Nos villes sont le fruit de strates historiques successives. Elles naissent de révolutions agricoles tel que le détournement d’eau, la façon de cultiver et de conserver les cultures, ainsi que de l’entretien des systèmes. Tout cela implique le rassemblement de mains-d’oeuvres. Depuis le Moyen-Âge, les rues portent des noms liés à leur emplacement géographique (près de cours d’eau); à leur importance (rue principale); aux monastères ou aux boutiques qui s’y sont installées (boucherie, boulangerie...). Au XVIIIe siècle, elles sont systématiquement nommées et recensées, ces noms de places, rues, allées, carrefours sont appelés des « odonymes » 7 7 Du grec « hodos » qui signifie « la route » En 1728, à Paris, leur nom apparaît sur des écriteaux aux carrefours, puis, en 1844, sur des plaques émaillées en caractères blancs sur fond bleu. Cependant, certains noms ne plaisaient pas aux habitants qui arrachaient les plaques. L’État dut installer des inscriptions lapidaires et instaurer des amendes pour chaque plaque arrachée. En revanche pour présenter son passé et rendre hommage à ses habitants, la ville installa des plaques commémoratives. En 1479, en France, une des premières plaques est posée à Castrum Vésulium, actuelle ville de Vesoul. S’installent aussi dès 1992, à Paris, des panneaux d’Histoire designés par Philippe Starck qui informent les passants sur l’histoire des sites qu’ils traversent. La ville se met en avant avec des plans, des maquettes qu’elle présente à ses habitants et ses touristes. Citons par exemple le plan-relief de Besançon de 1722 par François de Ladevèze ou bien les plans mis à disposition dans les rues afin de servir de repères géographiques.
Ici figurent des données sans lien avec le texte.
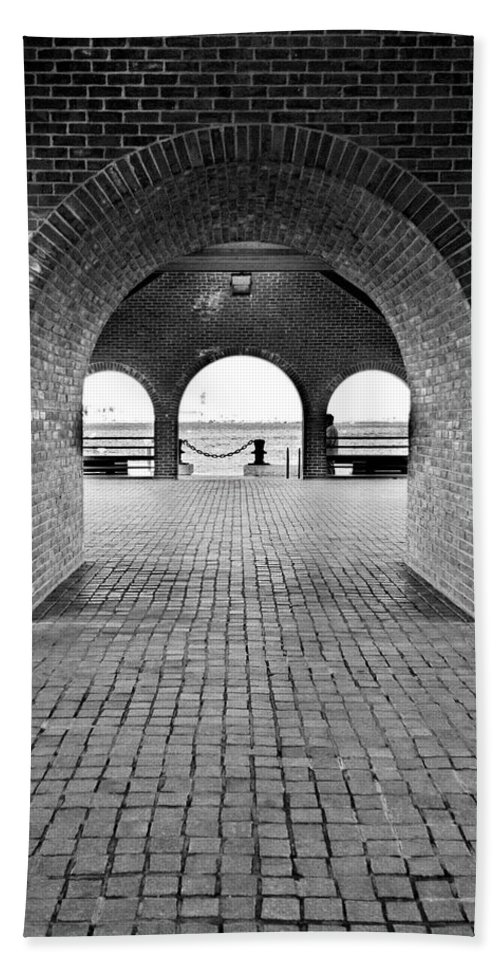 Arch Hand Towel featuring the photograph Brick Arch by Greg Fortier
Plan-relief de Besançon de 1720 à 1722 sous la direction de l’ingénieur Ladevèze. Échelle 1/600e


Plaque de la rue Elzévir à Paris. La première plaque émaillée posée lors du rennomage des rues. La typographie utilisée est la Didot qui reprend les caractères des inscriptions lapididaires. La deuxième plaque est le 1er nom de la rue.


La typographie variable Plaak est utilisée pour les plaques de rue depuis 2014. Elle a été créée par le designer Damien Gautier avec l'aide d'Olivier Raimbaud et de Correntin Noyer.

De nos jours, le graphisme pour raconter la ville



La ville met en place différentes manières de transmettre son histoire. Celles-ci prennent des dimensions qui impliquent le visiteur.

Une explication

« En étudiant le passé, on comprend le présent. »
Proverbe japonais

L’instauration d’une mémoire collective implique un choix des évènements à expliquer, ce qui laisse de côté une partie de l’histoire. La transmisssion de l’Histoire doit se faire le plus objectivement possible. Ainsi les villes, pour raconter le passé, mettent en place des moyens de transmettre l’Histoire qui les valorise tout en étant complète. Les explications sur le passé, pourtant assez scolaires, sont claires et concises dans nos rues. Elles permettent à tout le monde de comprendre l’Histoire quelle que soit l’époque. Ainsi, s’installent les panneaux d’histoire dans nos rues. Histoire de monuments, de statues, de lieux. Complétés parfois par des frises chronologiques ou des plans, les panneaux d’histoire enrichissent nos connaissances. Puisque que ces panneaux laissent assez de place à la documentation (cartes, photographies) qui illustre les explications, tous les publics sont concernés. Les panneaux d’histoire de la ville de Fréjus sont composés de manière à ce qu’on les repère et les reconnaissent en tant que série. Le texte est agréable à lire car il est concis et il est en lien avec des images. La typographie utilisée est l’Arial. La composition du texte se fait en trois colonnes et la documentation se réparti sur celles-ci. Mettant en place de la documentation afin d’informer les visiteurs, les villes gardent ce côté éducatif tout en essayant de le rendre plus ludique. Par exemple en traitant de sujets peu communs mais qui mettent tout de même le passé en avant. À coffre ouvert, rédigé par la ville de Besançon montre les documents les plus insolites que les archives de Besançon possèdent suivi d’un texte expliquant le contexte du document. Une autre possibilité est de rendre les cartes plus colorées et plus attractives en mettant en place un système de jeu de piste comme le fait la ville de Bernay.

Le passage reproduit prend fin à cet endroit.